I have no friends, but then I realize my true friends are anxiety and depression.
When someone calls you, say this: "Hi, welcome to Dave’s Orphanage. You make them, we take them. How may I help you?"
I asked my new girlfriend how many men she’d had before me.
She said not to worry, she could count them all on one hand.
Unfortunately, this was when I noticed she’s holding her cell phone with a calculator app open. I took note of her wallet inside a picture of what appeared to be 10 guys. I asked and she said that’s my fam as well. I noticed an Alabama driver's license. I asked which one was her dad. She said that she doesn’t talk to him anymore because he had sex with the boss’s daughter. I casually asked what he did for work. Self-employed? She said that’s the last time I use ancestry.com!

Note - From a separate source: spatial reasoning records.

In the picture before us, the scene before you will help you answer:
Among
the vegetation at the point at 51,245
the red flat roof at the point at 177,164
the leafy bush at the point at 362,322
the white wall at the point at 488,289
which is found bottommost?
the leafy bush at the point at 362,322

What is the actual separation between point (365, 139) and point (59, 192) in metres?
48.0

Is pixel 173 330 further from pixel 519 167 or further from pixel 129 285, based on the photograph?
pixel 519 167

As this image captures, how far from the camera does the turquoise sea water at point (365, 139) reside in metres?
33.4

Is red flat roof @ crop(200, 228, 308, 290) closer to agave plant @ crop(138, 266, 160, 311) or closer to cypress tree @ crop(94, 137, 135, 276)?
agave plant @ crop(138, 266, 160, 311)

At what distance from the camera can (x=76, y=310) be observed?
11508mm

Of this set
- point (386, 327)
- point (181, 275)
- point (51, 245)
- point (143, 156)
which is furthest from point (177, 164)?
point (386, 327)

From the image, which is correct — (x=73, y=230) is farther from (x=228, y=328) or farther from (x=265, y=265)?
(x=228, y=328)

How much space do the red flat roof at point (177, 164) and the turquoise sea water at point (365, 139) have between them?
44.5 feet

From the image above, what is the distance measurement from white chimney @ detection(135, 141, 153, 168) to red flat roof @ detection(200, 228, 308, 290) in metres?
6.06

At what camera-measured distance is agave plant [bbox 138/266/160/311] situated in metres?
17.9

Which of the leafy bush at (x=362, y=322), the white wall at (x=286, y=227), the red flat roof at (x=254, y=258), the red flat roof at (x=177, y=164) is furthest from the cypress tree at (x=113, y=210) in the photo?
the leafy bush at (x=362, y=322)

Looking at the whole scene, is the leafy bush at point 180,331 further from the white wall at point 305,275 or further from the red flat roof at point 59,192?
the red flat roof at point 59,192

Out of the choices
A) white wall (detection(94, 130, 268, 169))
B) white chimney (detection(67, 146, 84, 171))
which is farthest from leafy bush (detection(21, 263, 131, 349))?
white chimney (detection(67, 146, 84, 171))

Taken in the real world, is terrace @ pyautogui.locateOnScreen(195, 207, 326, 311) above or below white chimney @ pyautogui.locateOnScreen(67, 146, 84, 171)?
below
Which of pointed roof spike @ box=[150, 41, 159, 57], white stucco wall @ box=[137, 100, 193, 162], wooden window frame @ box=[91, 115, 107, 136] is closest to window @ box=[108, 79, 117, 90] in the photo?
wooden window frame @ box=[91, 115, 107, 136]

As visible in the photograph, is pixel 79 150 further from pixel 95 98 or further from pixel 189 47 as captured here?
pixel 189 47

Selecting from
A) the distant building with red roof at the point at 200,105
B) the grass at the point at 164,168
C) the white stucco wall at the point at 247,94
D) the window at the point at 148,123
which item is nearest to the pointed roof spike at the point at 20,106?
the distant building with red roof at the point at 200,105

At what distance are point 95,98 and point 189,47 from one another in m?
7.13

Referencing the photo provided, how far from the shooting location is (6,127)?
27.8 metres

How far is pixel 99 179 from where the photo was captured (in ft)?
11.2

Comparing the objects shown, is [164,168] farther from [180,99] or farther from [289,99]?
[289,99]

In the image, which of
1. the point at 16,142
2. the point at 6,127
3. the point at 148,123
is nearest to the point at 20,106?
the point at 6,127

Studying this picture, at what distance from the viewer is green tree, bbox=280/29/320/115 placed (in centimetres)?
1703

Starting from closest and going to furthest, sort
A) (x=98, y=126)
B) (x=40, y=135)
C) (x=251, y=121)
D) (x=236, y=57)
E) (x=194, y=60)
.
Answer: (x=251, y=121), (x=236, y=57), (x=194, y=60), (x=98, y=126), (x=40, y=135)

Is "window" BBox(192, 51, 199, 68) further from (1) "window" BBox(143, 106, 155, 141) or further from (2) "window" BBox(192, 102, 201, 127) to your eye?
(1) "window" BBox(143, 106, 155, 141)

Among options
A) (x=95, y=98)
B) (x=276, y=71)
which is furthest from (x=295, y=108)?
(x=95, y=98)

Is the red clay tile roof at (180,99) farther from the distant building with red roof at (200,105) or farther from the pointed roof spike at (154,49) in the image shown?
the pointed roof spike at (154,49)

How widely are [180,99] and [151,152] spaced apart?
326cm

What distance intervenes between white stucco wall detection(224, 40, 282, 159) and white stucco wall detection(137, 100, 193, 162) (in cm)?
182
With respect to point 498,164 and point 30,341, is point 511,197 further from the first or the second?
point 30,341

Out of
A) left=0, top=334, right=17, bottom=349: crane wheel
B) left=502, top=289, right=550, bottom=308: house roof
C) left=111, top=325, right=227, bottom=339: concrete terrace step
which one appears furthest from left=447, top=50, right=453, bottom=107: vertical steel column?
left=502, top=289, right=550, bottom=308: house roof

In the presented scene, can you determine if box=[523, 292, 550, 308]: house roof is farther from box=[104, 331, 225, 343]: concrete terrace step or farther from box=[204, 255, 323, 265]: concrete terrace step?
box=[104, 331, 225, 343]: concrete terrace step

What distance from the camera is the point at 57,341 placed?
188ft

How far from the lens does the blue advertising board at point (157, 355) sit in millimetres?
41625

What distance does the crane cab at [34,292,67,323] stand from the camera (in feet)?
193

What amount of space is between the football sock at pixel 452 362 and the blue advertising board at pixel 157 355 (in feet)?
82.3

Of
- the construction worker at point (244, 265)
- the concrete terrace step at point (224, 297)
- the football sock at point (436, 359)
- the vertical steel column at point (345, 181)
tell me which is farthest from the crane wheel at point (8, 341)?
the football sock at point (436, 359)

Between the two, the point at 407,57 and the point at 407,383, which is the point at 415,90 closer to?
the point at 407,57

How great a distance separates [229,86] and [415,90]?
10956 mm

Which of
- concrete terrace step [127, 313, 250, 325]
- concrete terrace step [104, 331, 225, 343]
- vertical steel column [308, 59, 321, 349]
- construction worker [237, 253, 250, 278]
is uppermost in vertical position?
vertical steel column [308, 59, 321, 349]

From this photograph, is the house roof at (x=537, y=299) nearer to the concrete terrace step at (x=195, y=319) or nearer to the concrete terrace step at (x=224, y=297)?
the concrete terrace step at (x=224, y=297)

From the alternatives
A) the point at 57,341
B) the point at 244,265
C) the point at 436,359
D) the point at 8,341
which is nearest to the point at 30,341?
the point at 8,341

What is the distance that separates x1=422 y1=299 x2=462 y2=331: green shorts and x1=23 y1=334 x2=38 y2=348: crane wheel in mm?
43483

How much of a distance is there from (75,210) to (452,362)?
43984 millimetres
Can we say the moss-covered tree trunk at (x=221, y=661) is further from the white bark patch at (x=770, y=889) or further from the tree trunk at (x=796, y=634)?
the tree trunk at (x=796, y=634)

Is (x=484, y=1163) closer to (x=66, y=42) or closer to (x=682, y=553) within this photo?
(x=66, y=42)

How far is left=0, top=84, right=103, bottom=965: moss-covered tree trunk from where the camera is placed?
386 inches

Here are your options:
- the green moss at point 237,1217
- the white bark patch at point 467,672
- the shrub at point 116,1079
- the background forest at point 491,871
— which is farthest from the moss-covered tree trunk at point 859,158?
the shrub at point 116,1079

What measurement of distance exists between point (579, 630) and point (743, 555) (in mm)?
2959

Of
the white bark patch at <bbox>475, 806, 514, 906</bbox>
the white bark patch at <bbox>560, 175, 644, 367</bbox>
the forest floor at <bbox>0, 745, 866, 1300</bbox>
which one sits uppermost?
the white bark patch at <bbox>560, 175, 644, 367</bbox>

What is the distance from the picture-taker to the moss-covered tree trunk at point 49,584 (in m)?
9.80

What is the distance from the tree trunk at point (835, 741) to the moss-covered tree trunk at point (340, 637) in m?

America once was known as an Obama nation. Now we're known as an abomination.
What is killing your friend called?
A homie-side.
They told me Avengers: Endgame was going to be 3 hours long, but honestly? I felt like it was over in a SNAP!
What do you call a wild party in a bamboo forest?
Panda-monium!
A girl asks her Asian boyfriend if he wants to eat her pussy. He asks her why she is taking off her clothes, instead of cooking her cat.
What is a retard's favorite race? The grand autismo.
My sister and I were both adopted from the same country, and my parents say they got us on a "two for one special."
What country did Indians invent?
Curry-a.
You should never date a prospector. They're all just gold diggers.
What is the best part about eating cake? Your mom.
I thought my wife was joking when she said she was gonna leave me because I wouldn’t stop singing “I'm a believer,” but then I saw her face.
What do Jesus and I have in common? Our dads left us...
You: Say "addicted" after everything I say.
Person: Uh okay.
You: When you're obsessed with candy you are...?
Person: Addicted.
You: When you're obsessed with drugs you are...?
Person: Addicted.
You: What hit you in the face last night?
Person: Addicted... *laughs*
(It's supposed to sound like "A dick did")
One day, an orphan bought a boomerang. He threw it, and it didn’t come back.
Two priests are in a bar. One says to the other priest, "I'll swap you two fives for a ten."
😥This is offensive, sorry: What did the king say to his royal steed? "You gonna start the dishwasher or what?"